Alzheimer's disease (AD) causes progressive memory loss and cognitive dysfunction. It is triggered by multifaceted burdens such as cholinergic toxicity, insulin resistance, neuroinflammation, and oxidative stress. Syzygium plants are ethnomedicinally used in treating inflammation, diabetes, as well as memory impairment. They are rich in antioxidant phenolic compounds, which can be multi-target neuroprotective agents against AD. This review attempts to review the pharmacological importance of the Syzygium genus in neuroprotection, focusing on anti-cholinesterase, anti-diabetic, anti-inflammatory, and antioxidant properties. Articles published in bibliographic databases within recent years relevant to neuroprotection were reviewed. About 10 species were examined for their anti-cholinesterase capacity. Most studies were conducted in the form of extracts rather than compounds. Syzygium aromaticum (particularly its essential oil and eugenol component) represents the most studied species owing to its economic significance in food and therapy. The molecular mechanisms of Syzygium species in neuroprotection include the inhibition of AChE to correct cholinergic transmission, suppression of pro-inflammatory mediators, oxidative stress markers, RIS production, enhancement of antioxidant enzymes, the restoration of brain ions homeostasis, the inhibition of microglial invasion, the modulation of ß-cell insulin release, the enhancement of lipid accumulation, glucose uptake, and adiponectin secretion via the activation of the insulin signaling pathway. Additional efforts are warranted to explore less studied species, including the Australian and Western Syzygium species. The effectiveness of the Syzygium genus in neuroprotective responses is markedly established, but further compound isolation, in silico, and clinical studies are demanded.

In Vitro and In Silico Anti-Acetylcholinesterase Activity from Macaranga tanarius and Syzygium jambos.

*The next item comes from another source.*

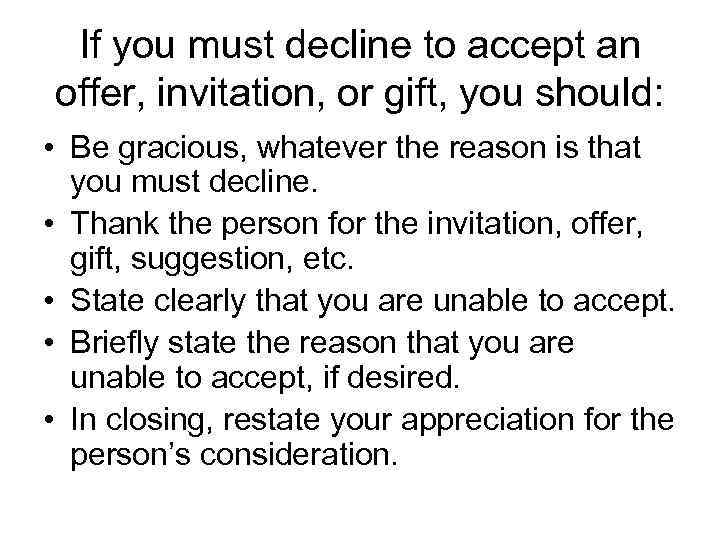 If you must decline to accept an offer, invitation, or gift, you should: •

Macaranga tanarius (MT) and Syzygium jambos (SJ) are pharmacologically reported to have anti-oxidant, anti-inflammatory, and anti-diabetic effects, and can be neuroprotective agents. Our previous work revealed that MT and SJ exhibited 76.32% and 93.81% inhibition against acetylcholinesterase (AChE) at 50 µg/mL final concentration in their ethyl acetate and hexane fractions, respectively. This study was aimed to investigate the bioactive constituents of MT and SJ and their molecular mechanism toward AChE inhibition. Bioassay-guided isolation afforded prenylflavonoids 1-3 from MT and anacardic acid derivatives 4 and 5 from SJ that were confirmed by NMR and MS data. Compound 5 exerted the strongest anti-AChE potential (IC50: 0.54 µM), followed by 1, 4, 3, and 2 (IC50: 1.0, 2.4, 6.8, and 33 µM, respectively). In silico molecular docking revealed 5 formed stronger molecular interactions including three H-bonds than its derivative 4 based on the saturation of their alkyl chains. The addition of a five carbon-prenyl chain in 1 increased the number of binding interactions, justifying its greater activity than derivatives 2 and 3. This research reflects the first report of AChE inhibitors from these species, thereby adding pharmacological values to MT and SJ as potential remedies in neuroprotection.